In particolar modo, i progressi devono riguardare non solo «infrastrutture, connettività e apparecchiature digitali» ma anche «insegnanti e personale coinvolto nell’istruzione e nella formazione che abbiano dimestichezza con le tecnologie digitali e siano competenti in materia» fino ad arrivare a «strumenti di facile utilizzo e piattaforme sicure che rispettino le regole della e-privacy e le norme etiche».

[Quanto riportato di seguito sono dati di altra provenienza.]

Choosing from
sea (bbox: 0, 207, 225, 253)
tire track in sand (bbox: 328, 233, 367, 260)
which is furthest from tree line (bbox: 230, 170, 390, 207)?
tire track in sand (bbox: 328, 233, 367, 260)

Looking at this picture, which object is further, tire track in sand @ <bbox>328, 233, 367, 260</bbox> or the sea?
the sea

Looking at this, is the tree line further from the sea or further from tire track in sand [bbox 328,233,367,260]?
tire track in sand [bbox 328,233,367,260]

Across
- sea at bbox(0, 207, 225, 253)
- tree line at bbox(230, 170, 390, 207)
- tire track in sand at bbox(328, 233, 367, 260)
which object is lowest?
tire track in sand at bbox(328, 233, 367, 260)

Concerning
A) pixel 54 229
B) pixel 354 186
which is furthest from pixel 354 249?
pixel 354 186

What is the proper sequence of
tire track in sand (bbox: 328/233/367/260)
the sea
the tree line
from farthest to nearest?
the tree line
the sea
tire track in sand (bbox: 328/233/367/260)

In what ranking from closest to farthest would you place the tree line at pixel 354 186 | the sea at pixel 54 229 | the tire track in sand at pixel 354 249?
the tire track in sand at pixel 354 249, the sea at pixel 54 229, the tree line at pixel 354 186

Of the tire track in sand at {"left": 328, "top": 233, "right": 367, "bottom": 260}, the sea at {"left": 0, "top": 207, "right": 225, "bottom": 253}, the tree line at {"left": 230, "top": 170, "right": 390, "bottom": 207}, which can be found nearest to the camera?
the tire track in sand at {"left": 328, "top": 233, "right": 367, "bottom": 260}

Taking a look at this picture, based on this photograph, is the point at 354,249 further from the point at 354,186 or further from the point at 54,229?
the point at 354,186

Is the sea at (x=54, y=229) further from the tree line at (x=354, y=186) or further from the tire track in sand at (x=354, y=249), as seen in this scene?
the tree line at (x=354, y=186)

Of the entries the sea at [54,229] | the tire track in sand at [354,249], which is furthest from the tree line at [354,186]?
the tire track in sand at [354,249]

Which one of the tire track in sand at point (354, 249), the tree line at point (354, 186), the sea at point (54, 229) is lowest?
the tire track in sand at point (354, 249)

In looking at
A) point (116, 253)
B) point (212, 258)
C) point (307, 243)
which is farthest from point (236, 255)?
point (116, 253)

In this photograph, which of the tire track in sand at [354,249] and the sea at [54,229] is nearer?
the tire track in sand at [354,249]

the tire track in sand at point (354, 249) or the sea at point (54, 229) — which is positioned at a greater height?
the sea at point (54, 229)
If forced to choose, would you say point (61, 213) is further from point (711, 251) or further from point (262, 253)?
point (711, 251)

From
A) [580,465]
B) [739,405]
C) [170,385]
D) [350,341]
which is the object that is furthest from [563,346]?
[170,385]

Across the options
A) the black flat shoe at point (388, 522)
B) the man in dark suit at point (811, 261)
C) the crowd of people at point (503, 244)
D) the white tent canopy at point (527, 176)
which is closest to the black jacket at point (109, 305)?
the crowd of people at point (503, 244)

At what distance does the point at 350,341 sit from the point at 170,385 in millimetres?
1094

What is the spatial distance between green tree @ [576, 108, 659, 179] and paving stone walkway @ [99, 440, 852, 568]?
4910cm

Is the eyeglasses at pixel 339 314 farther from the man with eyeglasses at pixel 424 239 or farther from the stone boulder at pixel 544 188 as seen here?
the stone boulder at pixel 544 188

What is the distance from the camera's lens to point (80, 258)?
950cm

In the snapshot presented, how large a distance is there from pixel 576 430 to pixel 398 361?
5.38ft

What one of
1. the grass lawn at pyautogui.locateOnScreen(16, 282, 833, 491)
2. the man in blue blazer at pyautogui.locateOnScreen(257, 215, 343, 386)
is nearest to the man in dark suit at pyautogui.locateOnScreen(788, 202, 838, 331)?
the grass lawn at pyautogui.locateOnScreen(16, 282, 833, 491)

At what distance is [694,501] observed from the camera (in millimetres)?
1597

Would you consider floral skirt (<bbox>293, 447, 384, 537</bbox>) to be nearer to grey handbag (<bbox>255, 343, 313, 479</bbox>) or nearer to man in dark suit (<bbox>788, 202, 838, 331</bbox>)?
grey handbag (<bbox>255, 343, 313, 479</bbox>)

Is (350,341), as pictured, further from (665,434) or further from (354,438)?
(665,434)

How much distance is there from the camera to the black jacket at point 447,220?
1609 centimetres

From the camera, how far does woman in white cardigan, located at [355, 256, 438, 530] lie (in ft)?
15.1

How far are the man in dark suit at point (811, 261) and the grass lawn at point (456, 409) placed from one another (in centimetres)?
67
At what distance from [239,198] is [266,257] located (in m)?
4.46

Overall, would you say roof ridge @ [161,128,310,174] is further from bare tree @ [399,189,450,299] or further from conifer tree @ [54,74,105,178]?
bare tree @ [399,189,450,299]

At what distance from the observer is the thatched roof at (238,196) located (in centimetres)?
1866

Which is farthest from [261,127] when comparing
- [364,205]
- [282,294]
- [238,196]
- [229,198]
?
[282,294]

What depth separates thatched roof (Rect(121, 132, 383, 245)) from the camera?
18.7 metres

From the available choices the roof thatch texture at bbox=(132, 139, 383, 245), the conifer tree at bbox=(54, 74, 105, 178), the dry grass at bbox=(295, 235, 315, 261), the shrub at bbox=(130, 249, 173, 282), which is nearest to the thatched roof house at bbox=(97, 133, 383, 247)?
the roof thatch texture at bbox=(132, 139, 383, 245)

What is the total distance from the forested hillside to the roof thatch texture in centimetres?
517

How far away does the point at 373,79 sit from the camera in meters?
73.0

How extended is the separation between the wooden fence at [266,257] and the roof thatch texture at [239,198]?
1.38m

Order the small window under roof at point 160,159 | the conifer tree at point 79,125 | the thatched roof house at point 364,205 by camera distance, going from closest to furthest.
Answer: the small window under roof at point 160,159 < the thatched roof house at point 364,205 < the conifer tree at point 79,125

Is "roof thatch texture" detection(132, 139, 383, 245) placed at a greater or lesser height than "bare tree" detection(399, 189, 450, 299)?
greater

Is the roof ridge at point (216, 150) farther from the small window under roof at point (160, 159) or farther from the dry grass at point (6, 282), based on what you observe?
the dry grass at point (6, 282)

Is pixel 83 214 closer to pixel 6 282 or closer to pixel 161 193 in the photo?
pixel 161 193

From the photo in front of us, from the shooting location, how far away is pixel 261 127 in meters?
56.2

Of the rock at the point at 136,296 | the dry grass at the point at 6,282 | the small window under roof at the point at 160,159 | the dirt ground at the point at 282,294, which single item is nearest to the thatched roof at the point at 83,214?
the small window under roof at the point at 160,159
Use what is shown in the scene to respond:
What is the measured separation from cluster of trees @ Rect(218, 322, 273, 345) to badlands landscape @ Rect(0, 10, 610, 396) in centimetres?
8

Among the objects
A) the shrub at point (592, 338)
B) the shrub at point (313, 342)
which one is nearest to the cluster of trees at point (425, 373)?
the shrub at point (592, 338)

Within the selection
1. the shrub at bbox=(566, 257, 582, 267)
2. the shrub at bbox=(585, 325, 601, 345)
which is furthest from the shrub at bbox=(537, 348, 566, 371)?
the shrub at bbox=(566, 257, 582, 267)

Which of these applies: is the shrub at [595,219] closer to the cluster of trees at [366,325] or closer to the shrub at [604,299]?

E l’Italia in tutto questo?

La posizione dell’Italia prende forma nel piano Scuola 4.0, la linea di investimento del Ministero dell’Istruzione. Tra i presupposti per un corretto sviluppo figura anche la «definizione di condizioni convenienti e sicure per la fruizione dei servizi e delle piattaforme on line». Al di là della creazione di SPID per minori, al ministero che si occupa della gestione delle scuole tocca «realizzare anche accordi con le piattaforme per definire prezzi che siano sostenibili dalle scuole italiane e per risolvere i problemi di non conformità delle norme di sicurezza vigenti in stati extra-europei con la normativa della UE».

L’obiettivo è quello di «creare un quadro di condizioni di effettiva fruibilità dei servizi digitali orientati alla scuola» come condizione imprescindibile per l’adesione al piano. L’Italia – come del resto tutti gli altri paesi dell’Unione – deve stare al passo con gli obiettivi fissati dall’Ue e adattare il suo percorso a un tracciato comune di minimi obiettivi e standard da garantire in tempi ben precisi.